Bandar Lampung (lampost.co)–Di balik meningkatnya angka kanker payudara di Indonesia, ada satu fakta miris: minimnya edukasi dan kesadaran dini di kalangan perempuan. Banyak yang masih menganggap gejala awal sebagai hal biasa, bahkan malu untuk memeriksakan diri ke dokter.
Menurut data Globocan 2021, lebih dari 65 ribu kasus kanker payudara tercatat di Indonesia setiap tahunnya. Namun ironisnya, mayoritas baru terdeteksi pada stadium lanjut.
Nur Laila, pendiri komunitas SADARI Lampung, menjelaskan bahwa banyak perempuan di daerah belum mendapat informasi yang benar soal tanda-tanda kanker. “Ada yang percaya kalau benjolan di payudara itu cuma angin duduk. Bahkan ada yang takut bicara karena dianggap aib keluarga,” tuturnya.
Di sisi lain, kebiasaan hidup tidak sehat masih jadi masalah umum. Kurang aktivitas fisik, konsumsi makanan instan, serta keengganan melakukan pemeriksaan rutin adalah hal yang masih sering terjadi.
“Kalau kita tidak mematahkan mitos, maka korban akan terus berjatuhan,” tegas Nur.
Tenaga medis pun masih terbatas di beberapa wilayah. Banyak perempuan yang akhirnya memilih diam, atau pasrah, karena sulitnya akses ke rumah sakit.
Kampanye SADARI
Kementerian Kesehatan terus mendorong program edukasi seperti kampanye SADARI dan deteksi dini di puskesmas. Namun partisipasi aktif masyarakat juga sangat penting.

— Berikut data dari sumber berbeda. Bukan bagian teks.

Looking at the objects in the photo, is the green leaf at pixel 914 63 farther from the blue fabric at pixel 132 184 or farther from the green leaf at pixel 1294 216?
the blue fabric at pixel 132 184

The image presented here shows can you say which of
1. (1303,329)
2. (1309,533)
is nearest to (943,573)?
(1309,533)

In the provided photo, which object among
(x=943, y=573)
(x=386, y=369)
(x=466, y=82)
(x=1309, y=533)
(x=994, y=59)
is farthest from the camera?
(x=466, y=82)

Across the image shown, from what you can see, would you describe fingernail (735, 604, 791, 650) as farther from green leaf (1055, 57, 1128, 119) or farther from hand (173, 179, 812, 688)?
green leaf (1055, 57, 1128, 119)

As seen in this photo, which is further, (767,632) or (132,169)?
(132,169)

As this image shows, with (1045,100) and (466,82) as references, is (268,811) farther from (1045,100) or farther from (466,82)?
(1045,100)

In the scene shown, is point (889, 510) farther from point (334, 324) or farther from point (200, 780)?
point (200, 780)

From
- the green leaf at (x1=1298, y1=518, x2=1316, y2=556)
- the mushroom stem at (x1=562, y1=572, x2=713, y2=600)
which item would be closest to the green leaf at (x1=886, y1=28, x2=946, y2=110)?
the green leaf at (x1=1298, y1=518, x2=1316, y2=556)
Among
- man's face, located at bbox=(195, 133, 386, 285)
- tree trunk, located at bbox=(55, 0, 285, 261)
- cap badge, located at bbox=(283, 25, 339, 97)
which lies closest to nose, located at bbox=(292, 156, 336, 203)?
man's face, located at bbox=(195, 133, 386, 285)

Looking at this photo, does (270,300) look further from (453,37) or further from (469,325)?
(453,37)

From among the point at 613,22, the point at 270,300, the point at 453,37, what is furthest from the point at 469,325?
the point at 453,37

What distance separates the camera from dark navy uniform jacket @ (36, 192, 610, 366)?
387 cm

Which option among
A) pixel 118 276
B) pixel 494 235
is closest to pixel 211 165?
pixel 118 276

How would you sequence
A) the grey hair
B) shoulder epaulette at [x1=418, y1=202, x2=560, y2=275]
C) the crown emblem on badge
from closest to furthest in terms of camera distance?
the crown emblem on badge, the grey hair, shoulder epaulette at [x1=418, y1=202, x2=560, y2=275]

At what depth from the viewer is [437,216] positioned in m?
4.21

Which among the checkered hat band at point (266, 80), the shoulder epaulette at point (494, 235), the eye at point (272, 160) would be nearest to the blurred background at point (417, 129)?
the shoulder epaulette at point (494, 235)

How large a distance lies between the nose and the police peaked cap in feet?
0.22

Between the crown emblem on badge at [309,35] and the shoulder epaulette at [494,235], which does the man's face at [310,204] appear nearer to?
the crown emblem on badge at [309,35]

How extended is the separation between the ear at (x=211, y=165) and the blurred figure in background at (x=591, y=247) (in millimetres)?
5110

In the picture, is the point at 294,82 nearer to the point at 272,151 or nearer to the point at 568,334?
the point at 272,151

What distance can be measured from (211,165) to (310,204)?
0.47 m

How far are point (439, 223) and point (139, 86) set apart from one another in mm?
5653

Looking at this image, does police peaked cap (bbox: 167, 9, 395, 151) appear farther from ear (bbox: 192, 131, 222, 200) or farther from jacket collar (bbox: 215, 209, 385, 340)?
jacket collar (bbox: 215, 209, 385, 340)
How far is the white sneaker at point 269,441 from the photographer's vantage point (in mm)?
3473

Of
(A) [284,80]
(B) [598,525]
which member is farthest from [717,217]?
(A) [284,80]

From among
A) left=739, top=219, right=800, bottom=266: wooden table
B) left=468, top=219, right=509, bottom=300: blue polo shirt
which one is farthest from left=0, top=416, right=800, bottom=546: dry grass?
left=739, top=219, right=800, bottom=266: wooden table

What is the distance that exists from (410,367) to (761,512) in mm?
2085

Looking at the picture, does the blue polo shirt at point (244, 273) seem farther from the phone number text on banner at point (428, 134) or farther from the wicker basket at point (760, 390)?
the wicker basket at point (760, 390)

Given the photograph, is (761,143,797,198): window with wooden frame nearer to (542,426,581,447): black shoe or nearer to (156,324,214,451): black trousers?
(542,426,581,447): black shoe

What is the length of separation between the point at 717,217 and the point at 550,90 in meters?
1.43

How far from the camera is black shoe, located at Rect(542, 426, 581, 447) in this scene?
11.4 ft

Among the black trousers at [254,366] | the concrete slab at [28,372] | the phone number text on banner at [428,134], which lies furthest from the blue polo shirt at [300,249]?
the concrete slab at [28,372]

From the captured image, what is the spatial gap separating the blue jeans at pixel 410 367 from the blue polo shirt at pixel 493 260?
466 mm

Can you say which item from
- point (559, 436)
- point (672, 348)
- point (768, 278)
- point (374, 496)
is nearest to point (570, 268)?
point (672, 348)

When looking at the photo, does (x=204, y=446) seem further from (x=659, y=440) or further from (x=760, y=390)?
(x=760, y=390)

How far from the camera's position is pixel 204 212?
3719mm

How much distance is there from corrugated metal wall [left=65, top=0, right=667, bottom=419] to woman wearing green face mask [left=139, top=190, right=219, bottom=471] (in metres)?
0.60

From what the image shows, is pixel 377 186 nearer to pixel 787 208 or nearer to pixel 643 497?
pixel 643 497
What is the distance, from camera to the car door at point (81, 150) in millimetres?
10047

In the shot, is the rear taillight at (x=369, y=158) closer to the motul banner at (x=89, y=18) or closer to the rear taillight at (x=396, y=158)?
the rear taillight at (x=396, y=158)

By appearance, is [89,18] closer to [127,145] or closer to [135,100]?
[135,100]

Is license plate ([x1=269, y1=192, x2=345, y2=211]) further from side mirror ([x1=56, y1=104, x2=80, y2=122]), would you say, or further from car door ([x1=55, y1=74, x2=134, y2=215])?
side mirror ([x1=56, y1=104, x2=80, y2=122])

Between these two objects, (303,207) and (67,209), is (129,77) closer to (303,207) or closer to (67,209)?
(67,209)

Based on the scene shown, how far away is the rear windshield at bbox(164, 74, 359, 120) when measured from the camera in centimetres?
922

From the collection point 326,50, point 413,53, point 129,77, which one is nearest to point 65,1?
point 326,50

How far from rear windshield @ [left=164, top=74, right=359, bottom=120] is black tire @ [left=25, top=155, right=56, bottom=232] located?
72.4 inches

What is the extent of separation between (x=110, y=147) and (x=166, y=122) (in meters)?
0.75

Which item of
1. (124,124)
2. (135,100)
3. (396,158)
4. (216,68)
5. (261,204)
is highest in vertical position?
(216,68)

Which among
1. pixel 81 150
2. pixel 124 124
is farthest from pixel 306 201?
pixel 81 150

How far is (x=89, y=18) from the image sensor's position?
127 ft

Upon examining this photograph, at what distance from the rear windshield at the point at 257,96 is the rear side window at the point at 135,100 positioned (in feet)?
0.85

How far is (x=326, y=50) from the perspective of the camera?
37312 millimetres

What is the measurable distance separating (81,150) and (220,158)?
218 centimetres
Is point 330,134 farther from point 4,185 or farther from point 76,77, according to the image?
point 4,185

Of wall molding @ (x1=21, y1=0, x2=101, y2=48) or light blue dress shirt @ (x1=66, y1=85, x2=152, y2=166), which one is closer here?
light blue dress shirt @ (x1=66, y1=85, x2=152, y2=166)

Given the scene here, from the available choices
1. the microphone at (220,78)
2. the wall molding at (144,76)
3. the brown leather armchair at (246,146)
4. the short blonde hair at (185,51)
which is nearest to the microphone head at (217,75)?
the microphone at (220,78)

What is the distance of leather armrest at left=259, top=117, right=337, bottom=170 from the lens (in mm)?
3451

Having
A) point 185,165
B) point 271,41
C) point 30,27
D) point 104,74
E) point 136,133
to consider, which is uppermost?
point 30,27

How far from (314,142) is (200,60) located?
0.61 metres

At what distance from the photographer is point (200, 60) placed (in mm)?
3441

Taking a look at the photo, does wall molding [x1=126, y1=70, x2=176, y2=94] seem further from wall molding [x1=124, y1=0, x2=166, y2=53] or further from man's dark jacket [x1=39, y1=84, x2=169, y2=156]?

Perubahan bisa dimulai dari hal kecil: membiasakan diri memeriksa payudara sendiri, tidak menganggap gejala sepele, dan membangun ruang aman untuk saling berbagi informasi.
Kanker payudara bukan kutukan, bukan aib, dan bukan pula takdir. Pencegahan kanker payudara bisa melalui edukasi yang benar dan keberanian untuk peduli.